**EXERCISE DIRECTIONS**
In the biography of Samuel Harrison Coon, rewrite the passage starting with "Samuel Harrison Coon" and going on through "real estate business.", replacing "cattle" with "sheep".

**EXTRACTED TEXT**
++++++++++++++++++++

Samuel Harrison Coon (April 15, 1903 – May 8, 1980) was a Republican member of the U.S. House of Representatives who represented the 2nd Congressional District of Oregon from 1953 to 1957.

Background
Born and raised in Boise, Idaho, Coon attended local public schools, and graduating from the University of Idaho at Moscow in 1925. He pursued various occupations in banking and agriculture, and was the owner-operator of a cattle ranch near Keating, Oregon, from 1929 to 1950. In 1937, Coon married Opal Kerfort. From 1951 to 1952 he engaged in the real estate business.

Political career
In 1950, Coon was elected to represent Baker County in the Oregon State Senate, where the Republican served only during the 1951 session of the legislature. Toward the end of his term in the state Senate, Coon successfully ran for election to Congress as a Republican from Oregon's Second District.  The two-term congressman was narrowly re-elected after a challenge from Democrat, Al Ullman, who ultimately defeated him in the election of 1956. Sam Coon served in the United States House of Representatives from January 3, 1953 to January 3, 1957.

++++++++++++++++++++

**DATASET EXTRACT**
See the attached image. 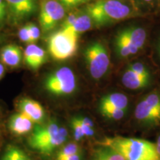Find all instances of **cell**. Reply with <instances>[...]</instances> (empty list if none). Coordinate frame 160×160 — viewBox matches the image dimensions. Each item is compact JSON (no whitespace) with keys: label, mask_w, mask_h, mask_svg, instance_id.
<instances>
[{"label":"cell","mask_w":160,"mask_h":160,"mask_svg":"<svg viewBox=\"0 0 160 160\" xmlns=\"http://www.w3.org/2000/svg\"><path fill=\"white\" fill-rule=\"evenodd\" d=\"M68 138L67 129L54 119L36 125L28 140L30 147L41 154L49 156L60 148Z\"/></svg>","instance_id":"6da1fadb"},{"label":"cell","mask_w":160,"mask_h":160,"mask_svg":"<svg viewBox=\"0 0 160 160\" xmlns=\"http://www.w3.org/2000/svg\"><path fill=\"white\" fill-rule=\"evenodd\" d=\"M119 153L127 160H160L154 143L145 139L115 137L100 142Z\"/></svg>","instance_id":"7a4b0ae2"},{"label":"cell","mask_w":160,"mask_h":160,"mask_svg":"<svg viewBox=\"0 0 160 160\" xmlns=\"http://www.w3.org/2000/svg\"><path fill=\"white\" fill-rule=\"evenodd\" d=\"M86 13L97 25L102 26L133 16L131 6L120 0H99L86 8Z\"/></svg>","instance_id":"3957f363"},{"label":"cell","mask_w":160,"mask_h":160,"mask_svg":"<svg viewBox=\"0 0 160 160\" xmlns=\"http://www.w3.org/2000/svg\"><path fill=\"white\" fill-rule=\"evenodd\" d=\"M43 86L52 96L65 97L76 91L77 79L70 68L62 67L49 73L44 79Z\"/></svg>","instance_id":"277c9868"},{"label":"cell","mask_w":160,"mask_h":160,"mask_svg":"<svg viewBox=\"0 0 160 160\" xmlns=\"http://www.w3.org/2000/svg\"><path fill=\"white\" fill-rule=\"evenodd\" d=\"M84 57L90 75L93 79H100L108 71L109 53L101 42H93L88 45L84 51Z\"/></svg>","instance_id":"5b68a950"},{"label":"cell","mask_w":160,"mask_h":160,"mask_svg":"<svg viewBox=\"0 0 160 160\" xmlns=\"http://www.w3.org/2000/svg\"><path fill=\"white\" fill-rule=\"evenodd\" d=\"M78 37L60 30L50 36L48 51L53 59L58 61L68 59L75 55L78 48Z\"/></svg>","instance_id":"8992f818"},{"label":"cell","mask_w":160,"mask_h":160,"mask_svg":"<svg viewBox=\"0 0 160 160\" xmlns=\"http://www.w3.org/2000/svg\"><path fill=\"white\" fill-rule=\"evenodd\" d=\"M65 14L64 6L57 0H42L40 3L39 22L43 32L54 29Z\"/></svg>","instance_id":"52a82bcc"},{"label":"cell","mask_w":160,"mask_h":160,"mask_svg":"<svg viewBox=\"0 0 160 160\" xmlns=\"http://www.w3.org/2000/svg\"><path fill=\"white\" fill-rule=\"evenodd\" d=\"M8 11V18L13 22L25 21L38 11L37 0H5Z\"/></svg>","instance_id":"ba28073f"},{"label":"cell","mask_w":160,"mask_h":160,"mask_svg":"<svg viewBox=\"0 0 160 160\" xmlns=\"http://www.w3.org/2000/svg\"><path fill=\"white\" fill-rule=\"evenodd\" d=\"M16 107L17 111L27 116L37 125L45 122V110L37 100L29 97H22L17 100Z\"/></svg>","instance_id":"9c48e42d"},{"label":"cell","mask_w":160,"mask_h":160,"mask_svg":"<svg viewBox=\"0 0 160 160\" xmlns=\"http://www.w3.org/2000/svg\"><path fill=\"white\" fill-rule=\"evenodd\" d=\"M36 125L37 124L33 122L27 116L19 111L13 113L9 118L8 123L9 131L17 137H22L31 133Z\"/></svg>","instance_id":"30bf717a"},{"label":"cell","mask_w":160,"mask_h":160,"mask_svg":"<svg viewBox=\"0 0 160 160\" xmlns=\"http://www.w3.org/2000/svg\"><path fill=\"white\" fill-rule=\"evenodd\" d=\"M24 62L33 71H37L47 61L46 52L43 48L35 44H29L23 53Z\"/></svg>","instance_id":"8fae6325"},{"label":"cell","mask_w":160,"mask_h":160,"mask_svg":"<svg viewBox=\"0 0 160 160\" xmlns=\"http://www.w3.org/2000/svg\"><path fill=\"white\" fill-rule=\"evenodd\" d=\"M134 116L138 121L145 124L156 125L160 122V111L150 105L145 99L137 105Z\"/></svg>","instance_id":"7c38bea8"},{"label":"cell","mask_w":160,"mask_h":160,"mask_svg":"<svg viewBox=\"0 0 160 160\" xmlns=\"http://www.w3.org/2000/svg\"><path fill=\"white\" fill-rule=\"evenodd\" d=\"M0 59L3 65L9 68H17L22 60V51L19 46L10 44L2 49Z\"/></svg>","instance_id":"4fadbf2b"},{"label":"cell","mask_w":160,"mask_h":160,"mask_svg":"<svg viewBox=\"0 0 160 160\" xmlns=\"http://www.w3.org/2000/svg\"><path fill=\"white\" fill-rule=\"evenodd\" d=\"M128 105V99L124 93H111L104 96L100 99L99 104V111L117 108L126 110Z\"/></svg>","instance_id":"5bb4252c"},{"label":"cell","mask_w":160,"mask_h":160,"mask_svg":"<svg viewBox=\"0 0 160 160\" xmlns=\"http://www.w3.org/2000/svg\"><path fill=\"white\" fill-rule=\"evenodd\" d=\"M119 34L125 37L132 45L141 50L145 45L146 42V32L145 29L141 27L132 26L125 28L119 32Z\"/></svg>","instance_id":"9a60e30c"},{"label":"cell","mask_w":160,"mask_h":160,"mask_svg":"<svg viewBox=\"0 0 160 160\" xmlns=\"http://www.w3.org/2000/svg\"><path fill=\"white\" fill-rule=\"evenodd\" d=\"M151 77H144L137 74L134 72L126 70L122 77V82L127 88L131 90H139L148 85Z\"/></svg>","instance_id":"2e32d148"},{"label":"cell","mask_w":160,"mask_h":160,"mask_svg":"<svg viewBox=\"0 0 160 160\" xmlns=\"http://www.w3.org/2000/svg\"><path fill=\"white\" fill-rule=\"evenodd\" d=\"M93 23L91 18L85 13L83 14L78 15L74 22L71 26L62 30L68 32V33L77 36V37H79L80 34L91 29Z\"/></svg>","instance_id":"e0dca14e"},{"label":"cell","mask_w":160,"mask_h":160,"mask_svg":"<svg viewBox=\"0 0 160 160\" xmlns=\"http://www.w3.org/2000/svg\"><path fill=\"white\" fill-rule=\"evenodd\" d=\"M115 50L117 54L121 58H126L135 55L140 50L124 37L123 36L117 33L115 39Z\"/></svg>","instance_id":"ac0fdd59"},{"label":"cell","mask_w":160,"mask_h":160,"mask_svg":"<svg viewBox=\"0 0 160 160\" xmlns=\"http://www.w3.org/2000/svg\"><path fill=\"white\" fill-rule=\"evenodd\" d=\"M91 160H127L115 150L101 145L94 150L92 153Z\"/></svg>","instance_id":"d6986e66"},{"label":"cell","mask_w":160,"mask_h":160,"mask_svg":"<svg viewBox=\"0 0 160 160\" xmlns=\"http://www.w3.org/2000/svg\"><path fill=\"white\" fill-rule=\"evenodd\" d=\"M0 160H33L26 152L15 145H8Z\"/></svg>","instance_id":"ffe728a7"},{"label":"cell","mask_w":160,"mask_h":160,"mask_svg":"<svg viewBox=\"0 0 160 160\" xmlns=\"http://www.w3.org/2000/svg\"><path fill=\"white\" fill-rule=\"evenodd\" d=\"M81 148L77 143H68L66 145H63L58 150L55 156V160L63 159V158L77 154V153H81Z\"/></svg>","instance_id":"44dd1931"},{"label":"cell","mask_w":160,"mask_h":160,"mask_svg":"<svg viewBox=\"0 0 160 160\" xmlns=\"http://www.w3.org/2000/svg\"><path fill=\"white\" fill-rule=\"evenodd\" d=\"M100 113L102 114L104 117L108 119L113 120H119L125 117L126 114V110L123 109H117V108H111L106 109L100 111Z\"/></svg>","instance_id":"7402d4cb"},{"label":"cell","mask_w":160,"mask_h":160,"mask_svg":"<svg viewBox=\"0 0 160 160\" xmlns=\"http://www.w3.org/2000/svg\"><path fill=\"white\" fill-rule=\"evenodd\" d=\"M128 70L134 72V73H137L139 75L144 76V77H151L148 69L142 62H133L130 64L128 67Z\"/></svg>","instance_id":"603a6c76"},{"label":"cell","mask_w":160,"mask_h":160,"mask_svg":"<svg viewBox=\"0 0 160 160\" xmlns=\"http://www.w3.org/2000/svg\"><path fill=\"white\" fill-rule=\"evenodd\" d=\"M71 125L72 130H73V137H74L76 141H79V140L85 138V135H84L81 125H80V123L77 117L72 118L71 120Z\"/></svg>","instance_id":"cb8c5ba5"},{"label":"cell","mask_w":160,"mask_h":160,"mask_svg":"<svg viewBox=\"0 0 160 160\" xmlns=\"http://www.w3.org/2000/svg\"><path fill=\"white\" fill-rule=\"evenodd\" d=\"M8 18V11L7 4L5 0H0V28L5 25Z\"/></svg>","instance_id":"d4e9b609"},{"label":"cell","mask_w":160,"mask_h":160,"mask_svg":"<svg viewBox=\"0 0 160 160\" xmlns=\"http://www.w3.org/2000/svg\"><path fill=\"white\" fill-rule=\"evenodd\" d=\"M28 27L30 36H31V44H34L36 42L38 41V39L40 37V30L37 25L34 24L30 23L28 25Z\"/></svg>","instance_id":"484cf974"},{"label":"cell","mask_w":160,"mask_h":160,"mask_svg":"<svg viewBox=\"0 0 160 160\" xmlns=\"http://www.w3.org/2000/svg\"><path fill=\"white\" fill-rule=\"evenodd\" d=\"M19 37L20 40H21L22 42L28 43V44H31V36H30L28 27L27 25L23 26L22 28H21L19 31Z\"/></svg>","instance_id":"4316f807"},{"label":"cell","mask_w":160,"mask_h":160,"mask_svg":"<svg viewBox=\"0 0 160 160\" xmlns=\"http://www.w3.org/2000/svg\"><path fill=\"white\" fill-rule=\"evenodd\" d=\"M63 6L67 8H74L88 2L90 0H57Z\"/></svg>","instance_id":"83f0119b"},{"label":"cell","mask_w":160,"mask_h":160,"mask_svg":"<svg viewBox=\"0 0 160 160\" xmlns=\"http://www.w3.org/2000/svg\"><path fill=\"white\" fill-rule=\"evenodd\" d=\"M77 16H78V14H77V13H71V14L68 16V17H66L65 21H64L63 24H62V29L66 28L71 26L72 24L74 22L75 19H77Z\"/></svg>","instance_id":"f1b7e54d"},{"label":"cell","mask_w":160,"mask_h":160,"mask_svg":"<svg viewBox=\"0 0 160 160\" xmlns=\"http://www.w3.org/2000/svg\"><path fill=\"white\" fill-rule=\"evenodd\" d=\"M57 160H82V153H79L77 154L70 156V157L63 158V159H60Z\"/></svg>","instance_id":"f546056e"},{"label":"cell","mask_w":160,"mask_h":160,"mask_svg":"<svg viewBox=\"0 0 160 160\" xmlns=\"http://www.w3.org/2000/svg\"><path fill=\"white\" fill-rule=\"evenodd\" d=\"M5 73V69L2 63H0V80L2 79Z\"/></svg>","instance_id":"4dcf8cb0"},{"label":"cell","mask_w":160,"mask_h":160,"mask_svg":"<svg viewBox=\"0 0 160 160\" xmlns=\"http://www.w3.org/2000/svg\"><path fill=\"white\" fill-rule=\"evenodd\" d=\"M155 145H156V147H157V152L159 153V154L160 155V135L159 136V137H158L157 143H156Z\"/></svg>","instance_id":"1f68e13d"},{"label":"cell","mask_w":160,"mask_h":160,"mask_svg":"<svg viewBox=\"0 0 160 160\" xmlns=\"http://www.w3.org/2000/svg\"><path fill=\"white\" fill-rule=\"evenodd\" d=\"M2 137V111L0 110V139Z\"/></svg>","instance_id":"d6a6232c"},{"label":"cell","mask_w":160,"mask_h":160,"mask_svg":"<svg viewBox=\"0 0 160 160\" xmlns=\"http://www.w3.org/2000/svg\"><path fill=\"white\" fill-rule=\"evenodd\" d=\"M142 2H146V3H149V2H153V0H141Z\"/></svg>","instance_id":"836d02e7"},{"label":"cell","mask_w":160,"mask_h":160,"mask_svg":"<svg viewBox=\"0 0 160 160\" xmlns=\"http://www.w3.org/2000/svg\"><path fill=\"white\" fill-rule=\"evenodd\" d=\"M159 54H160V43H159Z\"/></svg>","instance_id":"e575fe53"}]
</instances>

++++++++++++++++++++

**EXERCISE ANSWER**
Samuel Harrison Coon (April 15, 1903 – May 8, 1980) was a Republican member of the U.S. House of Representatives who represented the 2nd Congressional District of Oregon from 1953 to 1957.

Background
Born and raised in Boise, Idaho, Coon attended local public schools, and graduating from the University of Idaho at Moscow in 1925. He pursued various occupations in banking and agriculture, and was the owner-operator of a sheep ranch near Keating, Oregon, from 1929 to 1950. In 1937, Coon married Opal Kerfort. From 1951 to 1952 he engaged in the real estate business.